企業展示には計70社が出展しており(前回62社)、協議会は協議会ブースおよび協議会員(関連)企業9社(明治乳業、ホリカフーズ、和光堂、マルハチ村松、キユーピー、フードケア、ハウス食品、ニチロ、日清オイリオ(日清サイエンス))が参加した(前回11社)。主催者によると、企業展示については申し込みが多数となり参加を断念していただいた企業もあったとのこと。
今回は協議会ブースにて協議会員企業製品の展示・区分表パネル展示、パンフレット(約500部。区分選択のためのリーフレット、ユニバーサルデザインフード商品問い合わせリーフレット)配布を行ったほか、現在、自主規格分科会にて検討を行っているとろみ調整食品を表現するモデル食品についてのアンケート調査を行ったため、2小間のスペースを確保して臨んだ。このアンケート調査は、1〜5の堅さにあらかじめ調整した検体を被験者に体感(みための比較やまぜるなど)してもらい、それぞれがどのようなモデル食品に該当するのかを主観で回答いただく方法で行った(アンケートは当初の予定数を越える250超を回収している)。

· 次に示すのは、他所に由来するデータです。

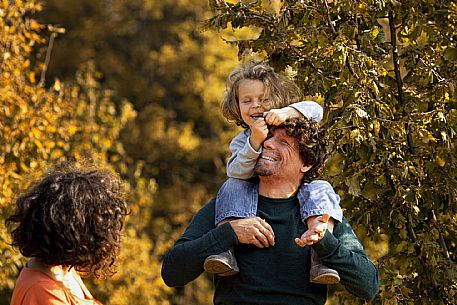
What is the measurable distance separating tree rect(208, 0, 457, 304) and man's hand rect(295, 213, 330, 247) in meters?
0.82

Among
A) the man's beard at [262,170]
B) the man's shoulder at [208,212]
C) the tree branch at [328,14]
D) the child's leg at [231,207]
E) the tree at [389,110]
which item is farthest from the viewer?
the tree branch at [328,14]

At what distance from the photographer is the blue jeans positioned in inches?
141

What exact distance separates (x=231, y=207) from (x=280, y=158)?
0.26 metres

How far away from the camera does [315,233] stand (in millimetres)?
3385

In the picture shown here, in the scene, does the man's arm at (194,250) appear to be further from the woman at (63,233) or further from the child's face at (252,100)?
the child's face at (252,100)

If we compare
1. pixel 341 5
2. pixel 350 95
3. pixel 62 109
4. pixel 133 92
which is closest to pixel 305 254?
pixel 350 95

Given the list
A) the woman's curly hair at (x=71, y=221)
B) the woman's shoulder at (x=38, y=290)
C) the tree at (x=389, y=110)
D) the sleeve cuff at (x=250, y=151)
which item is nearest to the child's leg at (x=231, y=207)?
the sleeve cuff at (x=250, y=151)

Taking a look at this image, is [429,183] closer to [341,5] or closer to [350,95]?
[350,95]

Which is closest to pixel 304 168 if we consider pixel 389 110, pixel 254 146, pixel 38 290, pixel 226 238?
pixel 254 146

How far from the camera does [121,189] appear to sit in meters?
3.75

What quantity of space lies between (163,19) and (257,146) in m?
22.1

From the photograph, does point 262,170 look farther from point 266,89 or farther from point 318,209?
point 266,89

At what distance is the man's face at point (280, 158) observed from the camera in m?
3.62

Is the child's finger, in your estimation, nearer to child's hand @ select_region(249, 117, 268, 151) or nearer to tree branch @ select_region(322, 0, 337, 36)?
child's hand @ select_region(249, 117, 268, 151)
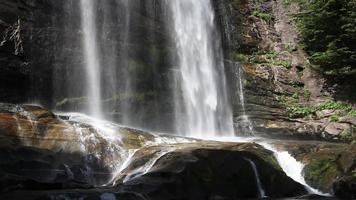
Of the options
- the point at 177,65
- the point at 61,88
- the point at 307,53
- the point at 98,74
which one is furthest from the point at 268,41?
the point at 61,88

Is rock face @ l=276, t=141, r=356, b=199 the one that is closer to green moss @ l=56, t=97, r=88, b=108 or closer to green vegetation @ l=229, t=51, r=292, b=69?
green moss @ l=56, t=97, r=88, b=108

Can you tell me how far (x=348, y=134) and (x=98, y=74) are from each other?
1171 cm

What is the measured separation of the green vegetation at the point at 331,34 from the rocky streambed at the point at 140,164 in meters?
9.50

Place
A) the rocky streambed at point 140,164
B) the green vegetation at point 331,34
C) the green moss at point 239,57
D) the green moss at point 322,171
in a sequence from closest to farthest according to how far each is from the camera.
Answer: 1. the rocky streambed at point 140,164
2. the green moss at point 322,171
3. the green vegetation at point 331,34
4. the green moss at point 239,57

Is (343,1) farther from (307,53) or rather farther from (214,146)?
(214,146)

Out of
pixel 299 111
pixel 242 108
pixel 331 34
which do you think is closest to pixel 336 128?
pixel 299 111

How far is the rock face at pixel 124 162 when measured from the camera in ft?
36.5

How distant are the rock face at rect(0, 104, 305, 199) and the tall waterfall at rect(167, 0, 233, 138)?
7.24 meters

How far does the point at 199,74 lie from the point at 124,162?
10.6 metres

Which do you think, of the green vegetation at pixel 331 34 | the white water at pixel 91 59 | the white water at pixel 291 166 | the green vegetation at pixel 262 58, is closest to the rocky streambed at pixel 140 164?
the white water at pixel 291 166

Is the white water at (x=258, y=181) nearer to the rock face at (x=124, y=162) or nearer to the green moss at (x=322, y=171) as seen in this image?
the rock face at (x=124, y=162)

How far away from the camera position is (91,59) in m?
20.9

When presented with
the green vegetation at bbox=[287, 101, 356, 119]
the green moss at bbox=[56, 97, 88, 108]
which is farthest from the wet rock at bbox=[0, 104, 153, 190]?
the green vegetation at bbox=[287, 101, 356, 119]

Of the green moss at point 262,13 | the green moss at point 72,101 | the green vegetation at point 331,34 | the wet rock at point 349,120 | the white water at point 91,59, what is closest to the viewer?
the green moss at point 72,101
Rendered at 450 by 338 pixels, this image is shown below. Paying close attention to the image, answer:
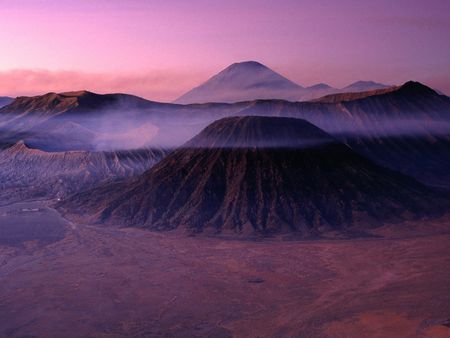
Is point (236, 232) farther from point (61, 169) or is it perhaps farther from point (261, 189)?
point (61, 169)

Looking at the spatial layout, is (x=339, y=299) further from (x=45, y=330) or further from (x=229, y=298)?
(x=45, y=330)

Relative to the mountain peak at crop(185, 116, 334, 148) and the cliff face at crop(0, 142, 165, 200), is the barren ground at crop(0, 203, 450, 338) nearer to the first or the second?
the mountain peak at crop(185, 116, 334, 148)

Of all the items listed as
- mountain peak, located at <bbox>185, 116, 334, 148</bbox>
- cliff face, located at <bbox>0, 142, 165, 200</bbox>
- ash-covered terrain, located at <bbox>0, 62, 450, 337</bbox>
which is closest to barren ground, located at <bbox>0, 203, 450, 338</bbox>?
Result: ash-covered terrain, located at <bbox>0, 62, 450, 337</bbox>

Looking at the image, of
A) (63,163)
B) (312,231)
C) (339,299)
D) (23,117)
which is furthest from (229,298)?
(23,117)

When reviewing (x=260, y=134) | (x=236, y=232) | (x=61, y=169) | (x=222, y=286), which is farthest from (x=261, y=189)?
A: (x=61, y=169)

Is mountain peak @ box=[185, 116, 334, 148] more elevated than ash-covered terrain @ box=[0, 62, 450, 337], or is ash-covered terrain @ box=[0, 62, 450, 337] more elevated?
mountain peak @ box=[185, 116, 334, 148]

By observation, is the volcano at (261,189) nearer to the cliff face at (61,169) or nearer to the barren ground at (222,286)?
the barren ground at (222,286)

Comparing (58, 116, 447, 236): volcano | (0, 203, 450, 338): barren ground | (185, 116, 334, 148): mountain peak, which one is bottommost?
(0, 203, 450, 338): barren ground
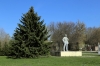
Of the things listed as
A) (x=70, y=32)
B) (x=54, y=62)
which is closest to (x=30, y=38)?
(x=54, y=62)

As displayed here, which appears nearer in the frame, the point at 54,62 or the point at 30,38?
the point at 54,62

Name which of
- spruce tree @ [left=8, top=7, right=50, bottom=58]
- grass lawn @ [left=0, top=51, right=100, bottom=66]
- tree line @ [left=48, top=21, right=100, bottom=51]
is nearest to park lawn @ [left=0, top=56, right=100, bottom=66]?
grass lawn @ [left=0, top=51, right=100, bottom=66]

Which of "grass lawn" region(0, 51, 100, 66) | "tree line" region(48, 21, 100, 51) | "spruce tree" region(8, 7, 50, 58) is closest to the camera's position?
"grass lawn" region(0, 51, 100, 66)

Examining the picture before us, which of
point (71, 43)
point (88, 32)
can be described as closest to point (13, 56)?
point (71, 43)

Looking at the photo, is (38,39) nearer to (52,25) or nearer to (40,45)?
(40,45)

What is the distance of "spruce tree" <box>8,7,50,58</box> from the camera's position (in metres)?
30.8

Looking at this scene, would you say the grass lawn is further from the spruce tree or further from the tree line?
the tree line

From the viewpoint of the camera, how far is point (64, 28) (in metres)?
80.1

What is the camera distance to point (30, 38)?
102 feet

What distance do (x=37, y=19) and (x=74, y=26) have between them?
50249 millimetres

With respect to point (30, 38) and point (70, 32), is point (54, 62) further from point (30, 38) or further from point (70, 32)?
point (70, 32)

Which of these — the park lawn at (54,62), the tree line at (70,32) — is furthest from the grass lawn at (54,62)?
the tree line at (70,32)

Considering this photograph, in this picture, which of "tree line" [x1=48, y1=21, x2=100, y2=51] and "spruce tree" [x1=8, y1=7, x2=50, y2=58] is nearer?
"spruce tree" [x1=8, y1=7, x2=50, y2=58]

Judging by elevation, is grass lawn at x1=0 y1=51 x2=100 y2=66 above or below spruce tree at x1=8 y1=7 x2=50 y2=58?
below
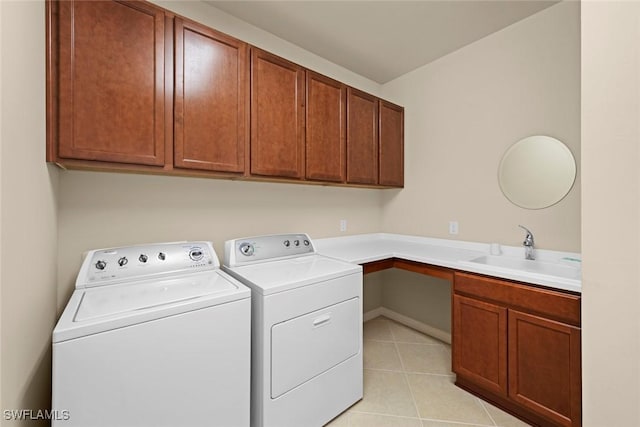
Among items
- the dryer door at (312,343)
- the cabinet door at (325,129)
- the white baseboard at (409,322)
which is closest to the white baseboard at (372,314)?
the white baseboard at (409,322)

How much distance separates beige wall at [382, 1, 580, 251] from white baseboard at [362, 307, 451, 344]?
94cm

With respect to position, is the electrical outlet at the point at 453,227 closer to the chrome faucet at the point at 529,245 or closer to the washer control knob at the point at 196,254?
the chrome faucet at the point at 529,245

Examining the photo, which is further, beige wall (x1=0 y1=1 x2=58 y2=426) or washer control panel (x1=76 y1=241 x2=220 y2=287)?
washer control panel (x1=76 y1=241 x2=220 y2=287)

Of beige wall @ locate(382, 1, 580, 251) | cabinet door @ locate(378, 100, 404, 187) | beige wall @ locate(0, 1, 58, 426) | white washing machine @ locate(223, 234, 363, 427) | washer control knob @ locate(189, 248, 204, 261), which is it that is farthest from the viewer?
cabinet door @ locate(378, 100, 404, 187)

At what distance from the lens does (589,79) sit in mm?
887

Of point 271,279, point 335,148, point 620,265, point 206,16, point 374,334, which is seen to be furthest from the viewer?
point 374,334

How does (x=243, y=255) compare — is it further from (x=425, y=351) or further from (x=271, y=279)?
(x=425, y=351)

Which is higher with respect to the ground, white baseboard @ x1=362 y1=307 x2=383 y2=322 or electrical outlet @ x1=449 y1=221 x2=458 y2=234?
electrical outlet @ x1=449 y1=221 x2=458 y2=234

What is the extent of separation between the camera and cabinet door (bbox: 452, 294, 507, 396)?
1.67m

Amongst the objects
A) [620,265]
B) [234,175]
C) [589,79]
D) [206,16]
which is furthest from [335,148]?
[620,265]

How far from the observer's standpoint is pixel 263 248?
192 cm

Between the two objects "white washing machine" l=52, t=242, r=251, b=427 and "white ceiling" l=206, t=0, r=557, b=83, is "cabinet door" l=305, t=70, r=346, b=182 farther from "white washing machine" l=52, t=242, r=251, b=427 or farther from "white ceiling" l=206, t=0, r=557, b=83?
"white washing machine" l=52, t=242, r=251, b=427

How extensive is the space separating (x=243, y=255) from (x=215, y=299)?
609 millimetres

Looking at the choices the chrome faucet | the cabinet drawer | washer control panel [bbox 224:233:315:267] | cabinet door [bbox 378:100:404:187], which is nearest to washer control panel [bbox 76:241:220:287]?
washer control panel [bbox 224:233:315:267]
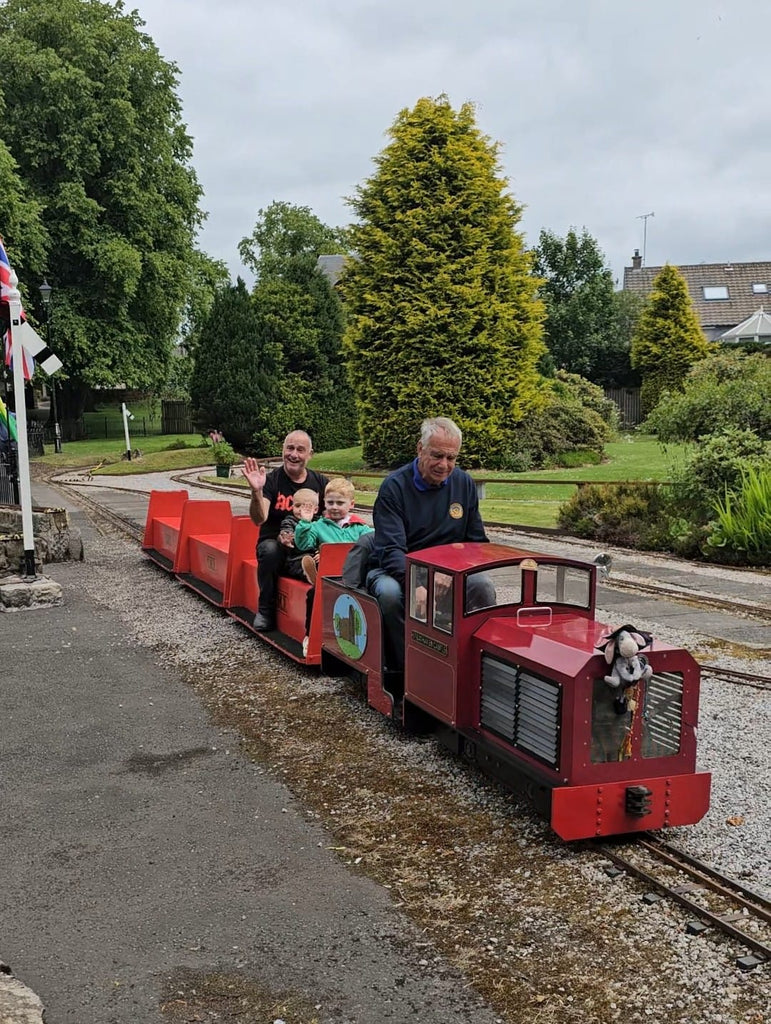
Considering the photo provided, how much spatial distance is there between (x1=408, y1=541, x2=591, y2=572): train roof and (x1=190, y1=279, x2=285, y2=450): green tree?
3121 cm

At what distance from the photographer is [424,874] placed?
169 inches

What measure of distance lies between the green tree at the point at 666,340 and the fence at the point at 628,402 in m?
0.92

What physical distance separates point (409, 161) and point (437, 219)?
1.76 meters

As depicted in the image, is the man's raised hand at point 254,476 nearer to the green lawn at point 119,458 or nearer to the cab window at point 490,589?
the cab window at point 490,589

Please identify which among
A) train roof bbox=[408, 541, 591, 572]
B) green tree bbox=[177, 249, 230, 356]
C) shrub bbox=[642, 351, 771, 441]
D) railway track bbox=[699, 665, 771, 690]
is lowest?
railway track bbox=[699, 665, 771, 690]

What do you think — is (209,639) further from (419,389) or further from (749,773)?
(419,389)

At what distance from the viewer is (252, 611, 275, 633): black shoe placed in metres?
8.70

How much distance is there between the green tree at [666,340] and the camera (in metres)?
38.4

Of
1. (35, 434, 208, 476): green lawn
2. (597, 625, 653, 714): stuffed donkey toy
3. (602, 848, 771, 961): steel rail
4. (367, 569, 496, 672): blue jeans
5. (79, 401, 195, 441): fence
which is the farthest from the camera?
(79, 401, 195, 441): fence

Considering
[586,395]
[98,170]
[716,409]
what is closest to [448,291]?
[586,395]

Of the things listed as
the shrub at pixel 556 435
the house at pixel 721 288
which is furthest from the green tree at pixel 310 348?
the house at pixel 721 288

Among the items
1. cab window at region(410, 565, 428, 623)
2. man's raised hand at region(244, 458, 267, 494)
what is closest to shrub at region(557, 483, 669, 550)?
man's raised hand at region(244, 458, 267, 494)

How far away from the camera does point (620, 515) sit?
47.5 ft

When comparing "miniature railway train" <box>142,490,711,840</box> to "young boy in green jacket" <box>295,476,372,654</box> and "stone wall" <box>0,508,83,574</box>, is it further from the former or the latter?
"stone wall" <box>0,508,83,574</box>
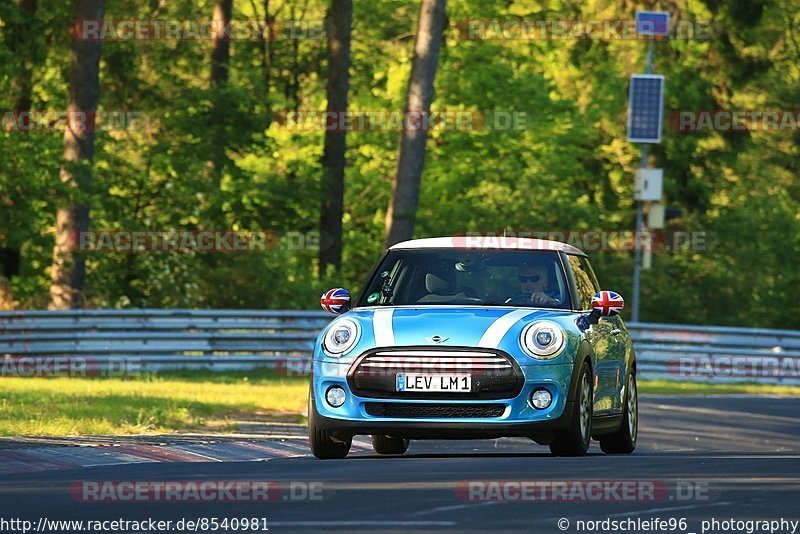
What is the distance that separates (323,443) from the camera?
15352 mm

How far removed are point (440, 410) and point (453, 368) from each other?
0.33m

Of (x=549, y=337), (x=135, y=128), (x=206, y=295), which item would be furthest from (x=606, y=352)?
(x=135, y=128)

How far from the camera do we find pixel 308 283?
43531mm

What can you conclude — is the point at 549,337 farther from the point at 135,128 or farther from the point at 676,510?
the point at 135,128

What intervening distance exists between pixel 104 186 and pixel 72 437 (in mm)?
18259

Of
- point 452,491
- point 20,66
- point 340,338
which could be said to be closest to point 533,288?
point 340,338

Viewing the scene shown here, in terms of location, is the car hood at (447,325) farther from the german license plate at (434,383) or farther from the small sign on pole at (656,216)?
the small sign on pole at (656,216)

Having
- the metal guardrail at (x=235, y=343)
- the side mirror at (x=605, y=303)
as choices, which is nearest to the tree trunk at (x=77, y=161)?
the metal guardrail at (x=235, y=343)

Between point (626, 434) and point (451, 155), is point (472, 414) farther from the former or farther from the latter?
point (451, 155)

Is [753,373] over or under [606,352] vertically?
under

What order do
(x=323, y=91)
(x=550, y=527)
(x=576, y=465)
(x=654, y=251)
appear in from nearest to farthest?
(x=550, y=527), (x=576, y=465), (x=654, y=251), (x=323, y=91)

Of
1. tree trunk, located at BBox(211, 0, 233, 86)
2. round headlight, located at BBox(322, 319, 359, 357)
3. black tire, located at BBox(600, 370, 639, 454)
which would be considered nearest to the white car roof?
round headlight, located at BBox(322, 319, 359, 357)

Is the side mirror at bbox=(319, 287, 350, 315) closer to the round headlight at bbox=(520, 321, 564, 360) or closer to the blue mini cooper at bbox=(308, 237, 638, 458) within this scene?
the blue mini cooper at bbox=(308, 237, 638, 458)

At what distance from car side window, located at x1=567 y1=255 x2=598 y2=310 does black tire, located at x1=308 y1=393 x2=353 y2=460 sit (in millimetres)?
2180
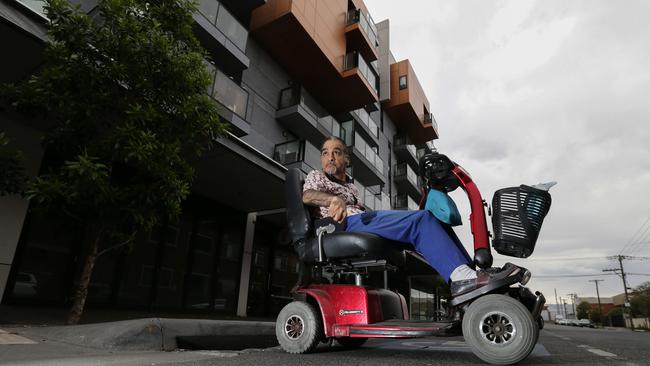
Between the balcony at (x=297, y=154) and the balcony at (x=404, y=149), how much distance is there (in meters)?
13.9

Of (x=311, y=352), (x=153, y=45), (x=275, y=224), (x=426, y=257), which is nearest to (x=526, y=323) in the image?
(x=426, y=257)

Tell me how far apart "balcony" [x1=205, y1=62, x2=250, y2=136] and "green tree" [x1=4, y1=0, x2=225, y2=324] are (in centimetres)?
395

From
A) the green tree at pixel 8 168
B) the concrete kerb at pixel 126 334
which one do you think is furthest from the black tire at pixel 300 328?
the green tree at pixel 8 168

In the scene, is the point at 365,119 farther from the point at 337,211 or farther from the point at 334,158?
the point at 337,211

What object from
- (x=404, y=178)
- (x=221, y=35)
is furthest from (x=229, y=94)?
(x=404, y=178)

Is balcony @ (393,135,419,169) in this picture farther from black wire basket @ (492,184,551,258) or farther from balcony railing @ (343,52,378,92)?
black wire basket @ (492,184,551,258)

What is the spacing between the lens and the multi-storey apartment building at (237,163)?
618cm

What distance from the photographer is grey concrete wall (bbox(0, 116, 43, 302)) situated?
19.3ft

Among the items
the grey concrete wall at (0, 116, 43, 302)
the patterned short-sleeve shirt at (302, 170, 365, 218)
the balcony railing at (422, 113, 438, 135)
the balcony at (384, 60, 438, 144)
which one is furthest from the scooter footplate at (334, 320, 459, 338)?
the balcony railing at (422, 113, 438, 135)

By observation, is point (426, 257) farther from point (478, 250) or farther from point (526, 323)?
point (526, 323)

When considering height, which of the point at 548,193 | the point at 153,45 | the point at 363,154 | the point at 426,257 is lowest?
the point at 426,257

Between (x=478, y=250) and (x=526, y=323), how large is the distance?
463mm

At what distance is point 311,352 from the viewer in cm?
272

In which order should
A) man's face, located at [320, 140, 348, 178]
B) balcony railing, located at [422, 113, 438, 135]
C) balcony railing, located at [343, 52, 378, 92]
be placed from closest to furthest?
man's face, located at [320, 140, 348, 178] → balcony railing, located at [343, 52, 378, 92] → balcony railing, located at [422, 113, 438, 135]
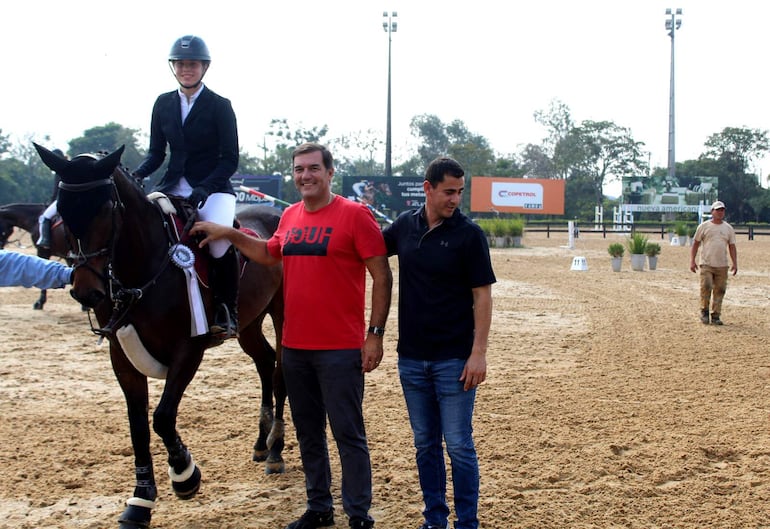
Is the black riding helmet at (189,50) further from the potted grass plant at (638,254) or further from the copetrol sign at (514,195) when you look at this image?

ポスター発表については、前回の同学会にて口演を行ったテーマ「市販とろみ調整食品のとろみ表現に適した食品の選択について」の経過を引き続き報告した。ポスター発表には事務局があたった。
今回行ったポスター発表の要旨を下記に記しておく。
【市販とろみ調整食品(とろみ剤)のとろみ表現に適した食品の選択について】
(1)背景・目的
市販のとろみ調整食品には、消費者自身がとろみを調節できるよう、添加量の目安とそのとろみ状態が記載されている。とろみ状態は実際の食品を引用し、例えば、「水100ccに対し、3グラムでヨーグルト状」というように記載されている。とろみ状態を表すために用いられる食品(以下、モデル食品と呼ぶ)は製品間で必ずしも統一されておらず、さらに、モデル食品の中には、消費者が共通のとろみ状態をイメージしにくいものもあり、改善の余地があると考えた。我々は、前回の嚥下リハ学会において、テクスチャープロファイル分析から得られる「かたさ」と「凝集性」の二次元マッピングの結果、モデル食品として、とんかつソース、コンデンスミルク、ソフトヨーグルト、ケチャップが適当であることを報告しているが、今回の検討では、とろみ表現を幅広く補完できるようにモデル食品を追加することと、更に、選定したモデル食品が、実際のとろみ状態と官能的に一致するかどうかを検証することを目的とした。
(2)モデル食品の追加
今回の検討では、ここに示す13品目、41種類の食品についてTPA測定を行い、前回と同様、「かたさ」と「凝集性」の二次元マッピングを行った。結果、物性のばらつきが比較的小さく、更にとろみ調整食品の物性に近い(凝集性が0.7-0.9の範囲にある)食品として、シチュー、デミグラスソース、トマトピューレ、ピザソース、トマトソース、ホワイトソースが挙げられた。前回の結果と合わせると、この表に示すモデル食品を用いることで、幅広い「かたさ」の範囲でとろみ状態を表現できる。
(3)官能評価との関連性
選定した各モデル食品の妥当性として、モデル食品の物性イメージがとろみ調整食品と官能的に一致するかどうかの検証を行った。市販のとろみ調整食品を用い、ここに示す(Ⅰ)〜(Ⅴ)の5区分に「かたさ」を調整し、各モデル食品のとろみ状態を表すのに最も適当と思われる試料を、みためやかき混ぜたときの感覚をもとに、提示した5つの試料の中から1つ選ぶという方法を採用した。介護食品協議会内におけるプレアンケートの結果、いくつかのモデル食品で物性測定と官能評価の結果が一致し、妥当性が示唆されたが、完全に一致しない食品もあったため、更なる検証が必要であると考えた。
(4)まとめ
今回の検討で6品目を追加し、計12品目のモデル食品を選定。モデル食品の妥当性を官能評価から検証中。
(5)課題
とろみ調整食品を実際に利用している方々を対象に更なるデータの蓄積を図ることで、最適なモデル食品を選択し、製品の利便性改善につなげていく。介護食品協議会のブース(#53)にて、今回の検討と同様のアンケートを実施している。